Mitchell hits out at 'Plebgate' Pc
Former chief whip Andrew Mitchell has insisted the police officer he confronted in Downing Street did not tell the truth about the plebgate row, despite prosecutors finding there was insufficient evidence to bring charges against the constable.
The politician held a press conference this afternoon after it was announced that the gate officer would not face prosecution, although one fellow constable has been charged and he and another four face gross misconduct proceedings over the row.
Mr Mitchell again denied having made any reference to "knowing your place", or using the word "plebs" during the confrontation in September last year.
He said: "Police Constable Toby Rowland who was responsible for writing these toxic phrases into his notebook was not telling the truth."
Mr Mitchell claimed that Scotland Yard's investigation into plebgate cast "grave doubt on the ability of the police to investigate wrongdoing in their own ranks".
He said that the inquiry had "meandered on for more than a year", and caused "huge and unnecessary" public expense.
The decision not to focus on Pc Rowland let investigators centre on less important issues, he claimed.
"This has allowed the inquiry to focus on the secondary issues rather than the incendiary fact that armed police officers...have stitched up one of those they are supposed to protect."
Mr Mitchell insisted that he had never changed his account of what had happened, after the CPS claimed that it had varied.
He said: " I have never changed my evidence. It's always been completely clear."

## TASKS FOR THIS EXERCISE
A - List every phrase in the plebgate article that appears in quotation marks inside a reporter's sentence rather than after "He said:".
B - Please write the next part of the article on Andrew Mitchell's plebgate press conference, picking up after its final quoted line.

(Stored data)

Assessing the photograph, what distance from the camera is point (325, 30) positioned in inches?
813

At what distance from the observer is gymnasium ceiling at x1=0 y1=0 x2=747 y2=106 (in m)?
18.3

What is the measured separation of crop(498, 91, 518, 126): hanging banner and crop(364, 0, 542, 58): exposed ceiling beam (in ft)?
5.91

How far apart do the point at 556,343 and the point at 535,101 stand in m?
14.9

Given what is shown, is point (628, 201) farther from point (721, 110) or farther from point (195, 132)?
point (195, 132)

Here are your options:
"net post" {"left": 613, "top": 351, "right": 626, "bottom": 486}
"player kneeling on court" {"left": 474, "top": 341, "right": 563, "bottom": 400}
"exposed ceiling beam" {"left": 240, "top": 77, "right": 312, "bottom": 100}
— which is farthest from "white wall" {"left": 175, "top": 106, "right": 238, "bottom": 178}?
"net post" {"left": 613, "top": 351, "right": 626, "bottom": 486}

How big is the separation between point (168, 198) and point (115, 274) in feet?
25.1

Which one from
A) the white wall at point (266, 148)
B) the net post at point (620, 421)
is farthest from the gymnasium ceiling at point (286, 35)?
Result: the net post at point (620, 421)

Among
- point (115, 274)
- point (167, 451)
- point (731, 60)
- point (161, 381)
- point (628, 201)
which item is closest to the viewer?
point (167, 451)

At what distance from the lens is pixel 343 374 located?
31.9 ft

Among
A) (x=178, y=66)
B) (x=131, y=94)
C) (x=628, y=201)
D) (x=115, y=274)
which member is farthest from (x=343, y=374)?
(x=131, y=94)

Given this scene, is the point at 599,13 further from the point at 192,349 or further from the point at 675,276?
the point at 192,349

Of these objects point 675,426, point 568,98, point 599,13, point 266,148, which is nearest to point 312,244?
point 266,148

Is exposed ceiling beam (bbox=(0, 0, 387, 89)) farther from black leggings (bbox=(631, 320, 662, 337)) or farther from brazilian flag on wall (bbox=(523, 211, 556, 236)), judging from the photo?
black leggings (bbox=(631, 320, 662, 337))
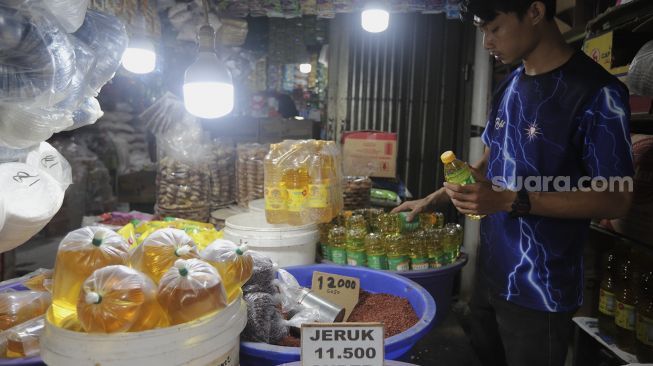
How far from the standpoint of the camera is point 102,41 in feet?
3.52

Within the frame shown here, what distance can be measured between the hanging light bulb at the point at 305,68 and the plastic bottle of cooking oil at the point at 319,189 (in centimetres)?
363

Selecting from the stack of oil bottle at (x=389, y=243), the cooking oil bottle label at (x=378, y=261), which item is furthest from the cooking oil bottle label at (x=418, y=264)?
the cooking oil bottle label at (x=378, y=261)

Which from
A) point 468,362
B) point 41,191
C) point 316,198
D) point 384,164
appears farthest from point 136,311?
point 384,164

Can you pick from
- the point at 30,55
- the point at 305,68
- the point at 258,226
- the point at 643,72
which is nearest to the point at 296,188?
the point at 258,226

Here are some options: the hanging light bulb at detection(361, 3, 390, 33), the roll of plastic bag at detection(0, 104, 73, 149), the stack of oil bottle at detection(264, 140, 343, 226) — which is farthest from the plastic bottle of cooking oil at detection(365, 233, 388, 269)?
the hanging light bulb at detection(361, 3, 390, 33)

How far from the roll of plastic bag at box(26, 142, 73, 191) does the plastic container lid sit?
80 centimetres

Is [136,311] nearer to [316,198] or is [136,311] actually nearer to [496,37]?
[316,198]

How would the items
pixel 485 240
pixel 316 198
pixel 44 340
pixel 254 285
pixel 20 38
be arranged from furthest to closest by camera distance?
pixel 316 198 < pixel 485 240 < pixel 254 285 < pixel 44 340 < pixel 20 38

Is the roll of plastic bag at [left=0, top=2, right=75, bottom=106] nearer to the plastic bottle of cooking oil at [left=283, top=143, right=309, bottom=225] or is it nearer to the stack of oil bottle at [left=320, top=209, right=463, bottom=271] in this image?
the plastic bottle of cooking oil at [left=283, top=143, right=309, bottom=225]

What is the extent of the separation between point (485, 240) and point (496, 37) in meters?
0.80

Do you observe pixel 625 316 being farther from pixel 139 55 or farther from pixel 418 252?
pixel 139 55

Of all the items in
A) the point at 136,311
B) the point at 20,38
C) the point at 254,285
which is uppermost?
the point at 20,38

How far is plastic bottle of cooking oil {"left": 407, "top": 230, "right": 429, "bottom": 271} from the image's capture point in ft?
6.47

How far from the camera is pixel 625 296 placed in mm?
2154
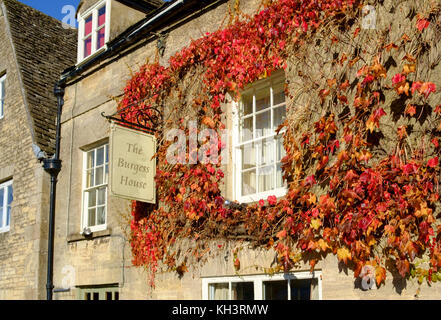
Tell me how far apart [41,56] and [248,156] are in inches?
308

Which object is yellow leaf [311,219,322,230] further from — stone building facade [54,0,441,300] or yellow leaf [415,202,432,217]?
yellow leaf [415,202,432,217]

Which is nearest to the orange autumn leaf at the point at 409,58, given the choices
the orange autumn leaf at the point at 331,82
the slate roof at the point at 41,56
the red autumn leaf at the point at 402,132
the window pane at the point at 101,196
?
the red autumn leaf at the point at 402,132

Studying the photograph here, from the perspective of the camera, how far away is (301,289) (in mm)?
7340

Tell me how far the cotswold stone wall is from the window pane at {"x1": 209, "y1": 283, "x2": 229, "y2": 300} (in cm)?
475

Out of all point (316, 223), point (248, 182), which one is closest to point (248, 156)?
point (248, 182)

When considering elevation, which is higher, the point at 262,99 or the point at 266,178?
the point at 262,99

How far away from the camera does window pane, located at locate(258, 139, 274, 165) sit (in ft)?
27.0

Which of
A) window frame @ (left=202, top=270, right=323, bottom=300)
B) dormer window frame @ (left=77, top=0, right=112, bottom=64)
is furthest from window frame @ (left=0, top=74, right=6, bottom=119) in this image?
window frame @ (left=202, top=270, right=323, bottom=300)

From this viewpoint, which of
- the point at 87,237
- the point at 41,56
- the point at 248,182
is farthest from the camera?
the point at 41,56

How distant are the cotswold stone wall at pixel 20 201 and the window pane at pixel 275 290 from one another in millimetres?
5717

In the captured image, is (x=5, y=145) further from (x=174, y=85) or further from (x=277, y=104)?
(x=277, y=104)

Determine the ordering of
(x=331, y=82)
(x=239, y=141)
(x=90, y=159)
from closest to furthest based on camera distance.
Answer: (x=331, y=82)
(x=239, y=141)
(x=90, y=159)

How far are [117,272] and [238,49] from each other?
4.34 m

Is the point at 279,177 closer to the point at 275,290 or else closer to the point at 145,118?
the point at 275,290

## RESPONSES
A - "knowing your place"; "plebs"; "grave doubt on the ability of the police to investigate wrongdoing in their own ranks"; "meandered on for more than a year"; "huge and unnecessary"

B -
Close political ally David Davis claimed that Pc Rowland would have had to have said 40 words in five seconds if the officer's account was to be believed.
He told journalists: "According to Rowland, 40 words were spoken, excluding the last response from Mitchell, in that last five seconds. Most people speak at two to three words per second. No one speaks at eight words per second."
Stephen Parkinson, Mr Mitchell's lawyer, said that he believes Pc Rowland should have faced prosecution.
He said: "Early on the police decided that Pc Rowland was telling the truth. I have seen no evidence that they have tested this hypothesis at all. They delayed instructing an expert for a year and even now have not instructed an expert to establish whether the words spoken could have been heard from the street.
"They attached undue weight to the passing presence of the two women who witnessed nothing. They did not interview Pc Rowland under criminal caution.They spent an enormous amount of resources interviewing witnesses who can have had nothing to contribute.
"An opportunity to restore trust in the police has been missed."